** start of SELECTED EXTRACT **

PLUS F.C.
- Full name: PLUS Football Club
- Nickname: The Highway Warriors
- Founded: 2000; 25 years ago
- Ground: Persada PLUS Mini Stadium, Kelana Jaya, Petaling Jaya, Selangor
- Capacity: 2,000
- League: KLFA Super League
- 2019: KLFA Super League 8th of 10

= PLUS F.C. =

Malaysian football club

PLUS Football Club (Kelab Bola Sepak Projek Lebuhraya Usaha Sama Malaysia Berhad) was a football club of PLUS Expressways Berhad, the main toll highway operator company of the Malaysian Expressway System. The club last played in the Kuala Lumpur League. Their home stadium was the MBPJ Stadium, Kelana Jaya, Petaling Jaya, Selangor. It started in amateur KLFA Division 2 in 2000. After 2 years it was promoted to the KLFA Division 1, and became the KLFA Cup champion in 2004. It was promoted to the Malaysia Premier League in 2007, and to the Super League Malaysia 2009 in 2009. The club finished at a commendable 7th place in its first season, and reached the quarter-finals of the 2009 Malaysia Cup.

** end of SELECTED EXTRACT **
** start of EXERCISE MATERIALS **

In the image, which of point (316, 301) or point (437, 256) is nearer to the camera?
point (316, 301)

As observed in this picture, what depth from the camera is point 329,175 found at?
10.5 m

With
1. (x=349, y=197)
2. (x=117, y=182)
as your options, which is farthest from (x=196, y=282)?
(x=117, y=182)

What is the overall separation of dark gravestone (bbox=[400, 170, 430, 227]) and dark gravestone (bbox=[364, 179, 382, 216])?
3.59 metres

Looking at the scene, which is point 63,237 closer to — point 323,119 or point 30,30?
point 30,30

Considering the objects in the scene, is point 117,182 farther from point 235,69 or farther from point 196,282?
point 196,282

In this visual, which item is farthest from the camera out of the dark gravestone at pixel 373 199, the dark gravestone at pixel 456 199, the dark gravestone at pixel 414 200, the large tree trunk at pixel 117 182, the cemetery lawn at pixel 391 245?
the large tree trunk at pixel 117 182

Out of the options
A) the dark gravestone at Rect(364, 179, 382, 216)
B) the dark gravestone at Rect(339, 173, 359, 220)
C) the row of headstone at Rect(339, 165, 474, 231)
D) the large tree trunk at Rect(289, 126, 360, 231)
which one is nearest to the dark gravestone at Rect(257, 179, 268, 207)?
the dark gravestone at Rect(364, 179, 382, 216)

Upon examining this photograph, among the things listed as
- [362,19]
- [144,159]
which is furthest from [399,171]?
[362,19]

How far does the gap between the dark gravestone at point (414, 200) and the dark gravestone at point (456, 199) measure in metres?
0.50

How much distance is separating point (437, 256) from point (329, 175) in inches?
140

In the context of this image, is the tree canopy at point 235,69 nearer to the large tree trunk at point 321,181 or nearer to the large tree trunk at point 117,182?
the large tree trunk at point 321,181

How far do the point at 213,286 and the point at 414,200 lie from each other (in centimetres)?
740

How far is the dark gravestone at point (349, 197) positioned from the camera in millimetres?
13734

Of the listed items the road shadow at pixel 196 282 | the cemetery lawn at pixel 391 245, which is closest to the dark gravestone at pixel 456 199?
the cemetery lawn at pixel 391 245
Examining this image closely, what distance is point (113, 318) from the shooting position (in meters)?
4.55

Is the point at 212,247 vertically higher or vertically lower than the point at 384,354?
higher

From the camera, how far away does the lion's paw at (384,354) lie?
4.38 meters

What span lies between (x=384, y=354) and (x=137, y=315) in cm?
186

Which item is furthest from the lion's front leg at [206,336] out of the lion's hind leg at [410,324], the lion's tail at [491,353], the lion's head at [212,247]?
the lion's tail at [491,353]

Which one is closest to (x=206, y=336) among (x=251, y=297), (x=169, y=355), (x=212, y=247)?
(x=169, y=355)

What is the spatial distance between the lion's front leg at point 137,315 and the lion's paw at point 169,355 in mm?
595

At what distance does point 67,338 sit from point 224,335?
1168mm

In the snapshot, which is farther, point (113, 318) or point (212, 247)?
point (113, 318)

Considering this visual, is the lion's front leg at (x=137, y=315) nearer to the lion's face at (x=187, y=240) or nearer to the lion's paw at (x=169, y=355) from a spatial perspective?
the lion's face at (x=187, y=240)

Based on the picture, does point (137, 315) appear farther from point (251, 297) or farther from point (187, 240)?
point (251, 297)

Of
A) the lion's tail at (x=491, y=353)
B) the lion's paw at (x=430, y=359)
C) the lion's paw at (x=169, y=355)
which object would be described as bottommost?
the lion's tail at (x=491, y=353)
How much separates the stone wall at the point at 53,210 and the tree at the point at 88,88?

** end of EXERCISE MATERIALS **

* TASK SET
A – List each league the PLUS F.C. text says the club was promoted to.
B – Locate every line in the listing that contains the word "much" and copy each one out. Case counts.

* RESULTS BY TASK
A –
KLFA Division 1
Malaysia Premier League
Super League Malaysia 2009

B –
How much distance is separating point (437, 256) from point (329, 175) in inches?
How much separates the stone wall at the point at 53,210 and the tree at the point at 88,88?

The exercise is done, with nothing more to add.